PASSAGE =
-- begin --

Crunchyroll streams the series in North America, Central America, South America, and most of Europe. Funimation previously streamed the series in United States and Canada with subtitles.

====Episode list====

| No. | Title | Original release date |
| 1 | "The First Partner" "Hajimete no Pātonā" (はじめてのパートナー) | April 5, 2015 |
On the first day of his new job, Tsukasa Mizugaki rushes to Terminal Service No. 1, which is one of the offices in SAI Corp, where he is taught about Giftia, androids who survive on synthetic souls for a maximum lifespan of nine years and four months. Tsukasa is partnered with Isla, a Giftia who is highly regarded in the office and famous for a wide knowledge of herbs and tea. The two are led out by Tsukasa's trainer Michiru Kinushima and her partner Zack; Zack retrieves a Giftia, as a demonstration of their job for Tsukasa, and Michiru explains their job to him. Not long after, Tsukasa and Isla are assigned a mission to retrieve Nina, a child-type Giftia owned by an old woman named Chizu Shirohana. After multiple tries, Isla is unable to persuade Chizu to talk to them, which makes Tsukasa doubt her abilities. She finally manages to win a chance to talk with Nina, and Chizu overhears Nina giving her consent to be taken away so as not to cause trouble for Chizu, whom she loves dearly. Chizu, realising she had not considered Nina's feelings in the matter, finally allows Nina to be taken away, and thanks Tsukasa when he apologizes.
| 2 | "Don't Want to Cause Trouble" "Ashi o Hipparitakunai node" (足を引っ張りたくないので) | April 12, 2015 |
Tsukasa meets Yasutaka Hanada, a spotter and a ten-year veteran at Terminal Service No. 1, whose aloof behavior surprises him, as well as annoys his partner Sherry. When Yasutaka asks him about how he got the job, Tsukasa reveals that his father is a friend of one of the higher-ups in the company, who decided to help him after he failed his entrance exams. After another failed attempt at retrieving and a scolding from Michiru, Tsukasa takes the blame despite it being Isla who caused the problem. Back in the office, he is prompted by a message about her and heads to the Unit Testing Room, where he meets Eru Miru and Mikijiro Tetsuguro, who are measuring Isla's physical skills. Tsukasa asks Isla about the physical training, and she tells him of her belief that she is holding him back because of all the time she spent off the field. Because of this, Tsukasa decides to do the negotiating with Giftia owners instead of Isla, in spite of the fact that it isn't what a spotter does. The next day, he begins putting together his own manual about owner negotiations and is assisted by Michiru and Zack. Once he is finished, he comes across Yasutaka, who learns about Isla's visits to the Unit Testing Room and remarks the pointless nature of those visits, explaining that Isla's physical capabilities are on a consistent decline that cannot be fixed, a characteristic of Giftia. Later on, Tsukasa and Isla successfully retrieve the Giftia they were previously assigned to, while Kazuki Kuwanomi, an experienced spotter, and Yasutaka talk about Isla's lifespan, which is set to expire in less than 2,000 hours, giving her less than three months to live.

-- end --

TO BE DONE =
(a) For each statement about the passage, answer yes or no according to whether the passage agrees, and quote the deciding words: (i) Funimation currently streams the series in the United States and Canada. (ii) Giftia have a maximum lifespan of nine years and four months. (iii) Yasutaka Hanada is a ten-year veteran at Terminal Service No. 1.
(b) Rewrite the passage from "Crunchyroll streams the" up to and including "Canada with subtitles.", substituting "Asia" for "North America".

RAW RECORDS =
-- begin --

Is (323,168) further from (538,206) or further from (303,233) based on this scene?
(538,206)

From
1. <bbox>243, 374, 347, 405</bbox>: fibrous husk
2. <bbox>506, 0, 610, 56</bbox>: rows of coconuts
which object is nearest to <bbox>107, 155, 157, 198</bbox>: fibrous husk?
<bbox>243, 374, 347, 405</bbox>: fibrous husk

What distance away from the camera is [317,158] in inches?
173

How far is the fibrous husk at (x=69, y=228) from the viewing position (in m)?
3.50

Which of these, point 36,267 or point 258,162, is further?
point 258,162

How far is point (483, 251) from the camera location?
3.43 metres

-- end --

PER-TASK ANSWERS =
(a)
(i) No: "Funimation previously streamed the series in United States and Canada with subtitles."
(ii) Yes: "a maximum lifespan of nine years and four months"
(iii) Yes: "a spotter and a ten-year veteran at Terminal Service No. 1"

(b)
Crunchyroll streams the series in Asia, Central America, South America, and most of Europe. Funimation previously streamed the series in United States and Canada with subtitles.